Wednesday, October 25, 2006

Without a Prayer

[posted by Callimachus]

And yet when it comes to giving our children a taste of Shakespeare and English at its most beautiful, then suddenly we're all terrified. Might, like turn off the kids… know wha' I mean. Instead they are offered alternative texts, issued by educational publishing houses, that supposedly make our greatest writer more palatable.

Here's a taste. Take a few original lines from Macbeth:

Is this a dagger which I see before me,
the handle toward my hand?

Compare them to the guide version:

Oooh! Would you look at that.

Yes, I know it sounds as if I'm making it up, but you can check it for yourself.

I sure do hope he's making it up. That's John Humphrys writing on the state of English in England. Lots in there to moan about if you're one of us lonely sentinels guarding the ruins of grammar and punctuation.

Humphrys also notes "an erosion of formality" as an adjunct of the dumbing-down of language.

When, for example, did you last hear a public figure "send their condolences" to someone who'd been bereaved? Not recently, I suspect. Nowadays, if there has been a disaster of some sort, it tends to be: "Our thoughts go out to the loved ones…" Or even: "All our thoughts are with the families of those…"

It may be well meant, but it has the smack of insincerity, for the obvious reason that it's not true. "All" our thoughts do not "go out" to anyone. Of course all of us will feel a degree of sympathy, and it can actually be insensitive to the bereaved. It is the equivalent of that ghastly and much parodied "I feel your pain".

Hmmm. He's right, of course, and I always get a bad taste in my mouth when I hear or read "our thoughts are with ..." or "our thoughts go out to ...." Most recently I heard it in relation to the Amish school shooting.

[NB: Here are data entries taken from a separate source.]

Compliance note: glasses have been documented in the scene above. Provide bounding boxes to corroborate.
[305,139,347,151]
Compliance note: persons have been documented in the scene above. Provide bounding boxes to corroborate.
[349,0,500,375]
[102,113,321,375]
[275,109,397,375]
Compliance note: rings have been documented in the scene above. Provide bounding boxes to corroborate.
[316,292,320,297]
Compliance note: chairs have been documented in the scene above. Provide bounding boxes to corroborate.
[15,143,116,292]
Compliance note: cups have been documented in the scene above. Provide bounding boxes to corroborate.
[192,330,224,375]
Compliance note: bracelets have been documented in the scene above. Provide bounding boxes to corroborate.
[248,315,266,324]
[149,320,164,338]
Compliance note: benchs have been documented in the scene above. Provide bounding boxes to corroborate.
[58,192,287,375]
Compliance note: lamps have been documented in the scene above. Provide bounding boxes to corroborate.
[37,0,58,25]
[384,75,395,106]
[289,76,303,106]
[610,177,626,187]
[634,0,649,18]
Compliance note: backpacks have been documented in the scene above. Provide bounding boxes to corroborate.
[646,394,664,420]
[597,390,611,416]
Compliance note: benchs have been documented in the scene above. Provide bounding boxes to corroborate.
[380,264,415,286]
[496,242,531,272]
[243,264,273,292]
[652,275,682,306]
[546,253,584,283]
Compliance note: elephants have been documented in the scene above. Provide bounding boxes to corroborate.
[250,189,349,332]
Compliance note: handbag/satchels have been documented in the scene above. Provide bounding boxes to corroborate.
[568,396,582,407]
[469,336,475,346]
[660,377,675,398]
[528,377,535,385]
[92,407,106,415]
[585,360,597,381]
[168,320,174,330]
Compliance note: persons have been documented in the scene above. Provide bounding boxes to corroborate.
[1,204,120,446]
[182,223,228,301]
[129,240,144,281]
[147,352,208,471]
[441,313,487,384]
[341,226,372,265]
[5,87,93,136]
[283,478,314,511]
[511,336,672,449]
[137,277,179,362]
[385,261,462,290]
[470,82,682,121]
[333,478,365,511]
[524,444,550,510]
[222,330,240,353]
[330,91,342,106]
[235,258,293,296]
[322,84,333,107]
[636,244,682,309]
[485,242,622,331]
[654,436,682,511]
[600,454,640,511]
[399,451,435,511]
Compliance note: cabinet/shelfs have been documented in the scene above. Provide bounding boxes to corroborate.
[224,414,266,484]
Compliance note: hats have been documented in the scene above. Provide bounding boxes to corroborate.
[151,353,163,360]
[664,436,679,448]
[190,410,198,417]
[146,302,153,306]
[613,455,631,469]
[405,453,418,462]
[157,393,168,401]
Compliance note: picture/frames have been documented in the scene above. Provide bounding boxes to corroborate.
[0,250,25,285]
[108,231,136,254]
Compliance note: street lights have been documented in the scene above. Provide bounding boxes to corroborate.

But to me it's a secularist version of "Our prayers go out to ..." I can understand a secular person floundering around, groping for the right term in such a situation when you're blocked off from the word "prayer." I agree it's flabby and borderline insensitive. But what are you gonna do?

One business around here, after the shooting, came up with a sign: "Our hearts are breaking for our Amish neighbors." Which, if possible, is even worse.